>>>

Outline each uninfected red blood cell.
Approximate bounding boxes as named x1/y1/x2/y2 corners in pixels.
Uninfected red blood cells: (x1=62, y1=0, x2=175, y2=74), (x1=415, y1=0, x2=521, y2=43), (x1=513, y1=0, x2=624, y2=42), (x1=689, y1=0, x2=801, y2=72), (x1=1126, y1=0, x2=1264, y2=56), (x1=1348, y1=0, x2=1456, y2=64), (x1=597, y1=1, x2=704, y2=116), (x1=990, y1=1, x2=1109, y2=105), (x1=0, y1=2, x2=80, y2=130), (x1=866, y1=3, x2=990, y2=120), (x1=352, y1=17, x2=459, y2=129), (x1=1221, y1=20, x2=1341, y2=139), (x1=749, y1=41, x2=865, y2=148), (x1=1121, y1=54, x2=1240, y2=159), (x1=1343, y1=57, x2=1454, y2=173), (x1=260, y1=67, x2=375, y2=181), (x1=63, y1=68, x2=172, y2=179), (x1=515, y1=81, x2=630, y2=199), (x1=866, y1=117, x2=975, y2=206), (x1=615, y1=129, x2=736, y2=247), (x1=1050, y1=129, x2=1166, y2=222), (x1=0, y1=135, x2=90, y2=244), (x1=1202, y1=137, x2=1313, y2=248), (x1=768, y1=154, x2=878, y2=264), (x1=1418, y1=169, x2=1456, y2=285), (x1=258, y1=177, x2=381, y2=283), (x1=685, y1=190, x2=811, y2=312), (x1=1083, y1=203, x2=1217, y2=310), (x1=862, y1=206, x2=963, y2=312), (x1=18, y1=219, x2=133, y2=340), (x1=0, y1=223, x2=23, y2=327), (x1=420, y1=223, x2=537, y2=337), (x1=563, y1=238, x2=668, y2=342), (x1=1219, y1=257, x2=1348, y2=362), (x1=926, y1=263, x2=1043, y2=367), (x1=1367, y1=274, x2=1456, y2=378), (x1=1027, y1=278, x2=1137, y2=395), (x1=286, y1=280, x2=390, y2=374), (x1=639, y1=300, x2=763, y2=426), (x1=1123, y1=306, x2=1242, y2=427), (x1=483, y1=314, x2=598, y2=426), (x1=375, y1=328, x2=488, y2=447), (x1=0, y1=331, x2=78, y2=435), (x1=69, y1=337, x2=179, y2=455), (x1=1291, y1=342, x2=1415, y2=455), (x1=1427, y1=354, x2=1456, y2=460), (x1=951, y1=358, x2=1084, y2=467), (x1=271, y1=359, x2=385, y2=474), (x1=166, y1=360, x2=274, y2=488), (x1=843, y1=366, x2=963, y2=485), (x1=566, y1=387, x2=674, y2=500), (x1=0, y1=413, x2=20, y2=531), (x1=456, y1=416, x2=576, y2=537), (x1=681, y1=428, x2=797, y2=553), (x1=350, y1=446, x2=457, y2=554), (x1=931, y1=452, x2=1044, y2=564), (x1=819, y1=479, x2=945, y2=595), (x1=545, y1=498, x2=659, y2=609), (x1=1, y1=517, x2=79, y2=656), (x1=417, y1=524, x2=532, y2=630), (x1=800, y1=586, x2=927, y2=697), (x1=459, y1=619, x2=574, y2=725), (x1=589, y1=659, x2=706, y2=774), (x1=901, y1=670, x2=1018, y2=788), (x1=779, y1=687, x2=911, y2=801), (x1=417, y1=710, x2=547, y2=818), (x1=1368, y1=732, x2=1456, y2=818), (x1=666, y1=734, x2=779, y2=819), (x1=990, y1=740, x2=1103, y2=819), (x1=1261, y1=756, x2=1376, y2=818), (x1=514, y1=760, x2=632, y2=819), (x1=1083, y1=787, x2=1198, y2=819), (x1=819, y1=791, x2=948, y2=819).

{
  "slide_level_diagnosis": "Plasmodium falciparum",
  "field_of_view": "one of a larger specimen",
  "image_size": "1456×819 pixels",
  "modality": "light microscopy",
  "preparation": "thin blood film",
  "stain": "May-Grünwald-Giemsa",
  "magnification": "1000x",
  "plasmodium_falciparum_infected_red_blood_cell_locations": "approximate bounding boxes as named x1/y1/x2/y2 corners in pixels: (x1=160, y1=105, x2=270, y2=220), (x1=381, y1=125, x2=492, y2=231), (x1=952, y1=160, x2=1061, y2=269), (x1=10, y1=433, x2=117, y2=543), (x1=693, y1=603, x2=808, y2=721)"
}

<<<

== Requirement ==
Please copy all of the data above exactly.

== Your response ==
Outline each uninfected red blood cell.
Approximate bounding boxes as named x1/y1/x2/y2 corners in pixels.
Uninfected red blood cells: (x1=62, y1=0, x2=175, y2=74), (x1=415, y1=0, x2=521, y2=43), (x1=513, y1=0, x2=624, y2=42), (x1=689, y1=0, x2=801, y2=72), (x1=1126, y1=0, x2=1264, y2=56), (x1=1348, y1=0, x2=1456, y2=64), (x1=597, y1=1, x2=704, y2=116), (x1=990, y1=1, x2=1109, y2=105), (x1=0, y1=2, x2=80, y2=130), (x1=866, y1=3, x2=990, y2=120), (x1=352, y1=17, x2=459, y2=129), (x1=1221, y1=20, x2=1341, y2=139), (x1=749, y1=41, x2=865, y2=148), (x1=1121, y1=54, x2=1240, y2=159), (x1=1343, y1=57, x2=1454, y2=173), (x1=260, y1=67, x2=375, y2=181), (x1=63, y1=68, x2=172, y2=179), (x1=515, y1=81, x2=630, y2=199), (x1=866, y1=117, x2=975, y2=206), (x1=615, y1=129, x2=736, y2=247), (x1=1050, y1=129, x2=1166, y2=222), (x1=0, y1=135, x2=90, y2=244), (x1=1202, y1=137, x2=1313, y2=248), (x1=768, y1=154, x2=878, y2=264), (x1=1418, y1=169, x2=1456, y2=285), (x1=258, y1=177, x2=381, y2=283), (x1=685, y1=190, x2=811, y2=312), (x1=1083, y1=203, x2=1217, y2=310), (x1=862, y1=206, x2=963, y2=312), (x1=18, y1=219, x2=133, y2=340), (x1=0, y1=223, x2=23, y2=327), (x1=420, y1=223, x2=537, y2=337), (x1=563, y1=238, x2=668, y2=342), (x1=1219, y1=257, x2=1348, y2=362), (x1=926, y1=263, x2=1043, y2=367), (x1=1367, y1=274, x2=1456, y2=378), (x1=1027, y1=278, x2=1137, y2=395), (x1=286, y1=280, x2=390, y2=374), (x1=639, y1=300, x2=763, y2=426), (x1=1123, y1=306, x2=1242, y2=427), (x1=483, y1=314, x2=598, y2=426), (x1=375, y1=328, x2=488, y2=447), (x1=0, y1=331, x2=78, y2=435), (x1=69, y1=337, x2=179, y2=455), (x1=1291, y1=342, x2=1415, y2=455), (x1=1427, y1=354, x2=1456, y2=460), (x1=951, y1=358, x2=1084, y2=467), (x1=271, y1=359, x2=385, y2=474), (x1=166, y1=360, x2=274, y2=488), (x1=843, y1=366, x2=963, y2=485), (x1=566, y1=387, x2=674, y2=500), (x1=0, y1=413, x2=20, y2=531), (x1=456, y1=416, x2=576, y2=537), (x1=681, y1=428, x2=797, y2=553), (x1=350, y1=446, x2=457, y2=554), (x1=931, y1=452, x2=1044, y2=564), (x1=819, y1=479, x2=945, y2=595), (x1=545, y1=498, x2=659, y2=609), (x1=1, y1=517, x2=79, y2=656), (x1=417, y1=524, x2=532, y2=630), (x1=800, y1=586, x2=927, y2=697), (x1=459, y1=619, x2=574, y2=725), (x1=589, y1=659, x2=706, y2=774), (x1=901, y1=670, x2=1018, y2=788), (x1=779, y1=687, x2=911, y2=801), (x1=417, y1=710, x2=547, y2=818), (x1=1368, y1=732, x2=1456, y2=818), (x1=666, y1=734, x2=779, y2=819), (x1=990, y1=740, x2=1103, y2=819), (x1=1261, y1=756, x2=1376, y2=818), (x1=514, y1=760, x2=632, y2=819), (x1=1083, y1=787, x2=1198, y2=819), (x1=819, y1=791, x2=948, y2=819).

{
  "slide_level_diagnosis": "Plasmodium falciparum",
  "field_of_view": "one of a larger specimen",
  "image_size": "1456×819 pixels",
  "modality": "light microscopy",
  "preparation": "thin blood film",
  "stain": "May-Grünwald-Giemsa",
  "magnification": "1000x",
  "plasmodium_falciparum_infected_red_blood_cell_locations": "approximate bounding boxes as named x1/y1/x2/y2 corners in pixels: (x1=160, y1=105, x2=270, y2=220), (x1=381, y1=125, x2=492, y2=231), (x1=952, y1=160, x2=1061, y2=269), (x1=10, y1=433, x2=117, y2=543), (x1=693, y1=603, x2=808, y2=721)"
}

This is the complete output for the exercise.